## Start RECORDS

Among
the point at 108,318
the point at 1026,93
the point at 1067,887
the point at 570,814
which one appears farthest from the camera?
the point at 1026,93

## End RECORDS
## Start RECORDS

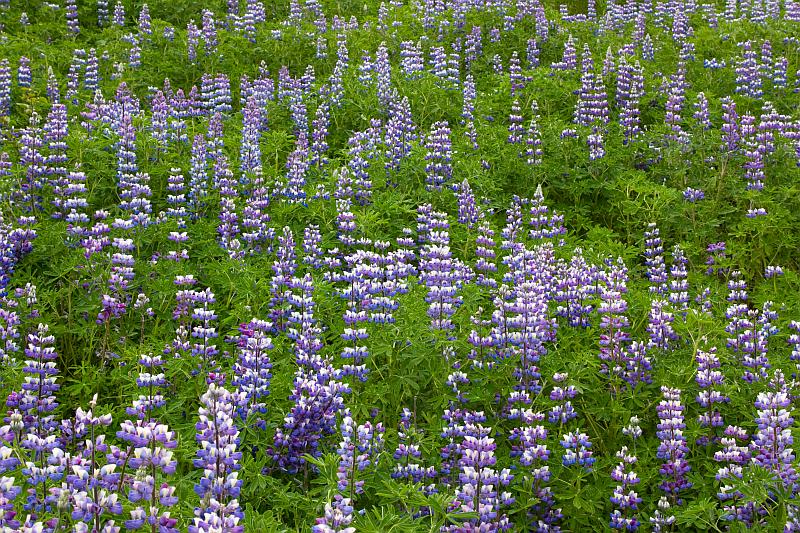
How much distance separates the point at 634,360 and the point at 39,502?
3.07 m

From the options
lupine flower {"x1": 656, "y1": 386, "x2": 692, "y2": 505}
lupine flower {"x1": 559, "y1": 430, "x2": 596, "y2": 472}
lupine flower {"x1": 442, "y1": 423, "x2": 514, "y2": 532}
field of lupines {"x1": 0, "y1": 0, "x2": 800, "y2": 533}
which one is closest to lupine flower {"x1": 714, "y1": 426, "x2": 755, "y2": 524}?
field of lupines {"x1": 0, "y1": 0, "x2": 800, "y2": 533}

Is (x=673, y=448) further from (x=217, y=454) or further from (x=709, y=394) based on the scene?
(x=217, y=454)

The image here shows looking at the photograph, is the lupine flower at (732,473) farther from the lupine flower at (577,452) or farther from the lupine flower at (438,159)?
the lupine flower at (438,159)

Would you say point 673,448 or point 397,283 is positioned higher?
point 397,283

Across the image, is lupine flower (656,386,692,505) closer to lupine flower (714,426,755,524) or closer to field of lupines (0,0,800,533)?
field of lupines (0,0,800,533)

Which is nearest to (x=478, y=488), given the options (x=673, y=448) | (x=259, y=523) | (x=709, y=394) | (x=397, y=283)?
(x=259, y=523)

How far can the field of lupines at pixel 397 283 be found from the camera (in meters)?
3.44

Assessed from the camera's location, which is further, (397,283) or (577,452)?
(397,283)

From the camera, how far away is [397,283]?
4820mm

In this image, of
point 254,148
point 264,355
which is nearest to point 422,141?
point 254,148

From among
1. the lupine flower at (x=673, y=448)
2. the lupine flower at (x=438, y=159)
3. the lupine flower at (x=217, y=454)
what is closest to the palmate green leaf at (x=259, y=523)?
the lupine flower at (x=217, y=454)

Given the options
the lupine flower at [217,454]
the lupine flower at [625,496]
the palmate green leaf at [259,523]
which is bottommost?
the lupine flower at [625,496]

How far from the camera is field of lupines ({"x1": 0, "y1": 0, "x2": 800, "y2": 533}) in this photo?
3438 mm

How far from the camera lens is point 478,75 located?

## End RECORDS

WHAT TO WORK ON: Please copy out the rows from the line with "From the options" to the line with "How far from the camera lens", keeping every character unchanged.

CORRECT ANSWER:
From the options
lupine flower {"x1": 656, "y1": 386, "x2": 692, "y2": 505}
lupine flower {"x1": 559, "y1": 430, "x2": 596, "y2": 472}
lupine flower {"x1": 442, "y1": 423, "x2": 514, "y2": 532}
field of lupines {"x1": 0, "y1": 0, "x2": 800, "y2": 533}
which one is closest to lupine flower {"x1": 714, "y1": 426, "x2": 755, "y2": 524}?
field of lupines {"x1": 0, "y1": 0, "x2": 800, "y2": 533}

Is (x=673, y=448) further from (x=217, y=454) or further from (x=709, y=394) based on the scene?
(x=217, y=454)

The image here shows looking at the photograph, is the lupine flower at (732,473) farther from the lupine flower at (577,452) or farther from the lupine flower at (438,159)?
the lupine flower at (438,159)

Would you say point 673,448 or point 397,283 is positioned higher?
point 397,283

Across the image, is lupine flower (656,386,692,505) closer to lupine flower (714,426,755,524) or closer to field of lupines (0,0,800,533)?
field of lupines (0,0,800,533)

Which is nearest to (x=478, y=488), given the options (x=673, y=448) | (x=259, y=523) | (x=709, y=394) | (x=397, y=283)?
(x=259, y=523)

How far can the field of lupines at pixel 397 283 be found from the camera (in meters)?
3.44

Assessed from the camera's location, which is further, (397,283) or (577,452)?
(397,283)

From the camera, how far away is [397,283]?
4820mm

In this image, of
point 254,148
point 264,355
which is nearest to point 422,141?
point 254,148

From among
1. the lupine flower at (x=673, y=448)
2. the lupine flower at (x=438, y=159)
3. the lupine flower at (x=217, y=454)
what is closest to the palmate green leaf at (x=259, y=523)?
the lupine flower at (x=217, y=454)

Given the options
the lupine flower at [217,454]
the lupine flower at [625,496]
the palmate green leaf at [259,523]
which is bottommost?
the lupine flower at [625,496]

How far from the camera is field of lupines ({"x1": 0, "y1": 0, "x2": 800, "y2": 533}) in this photo?
3438 mm

How far from the camera lens is point 478,75 located?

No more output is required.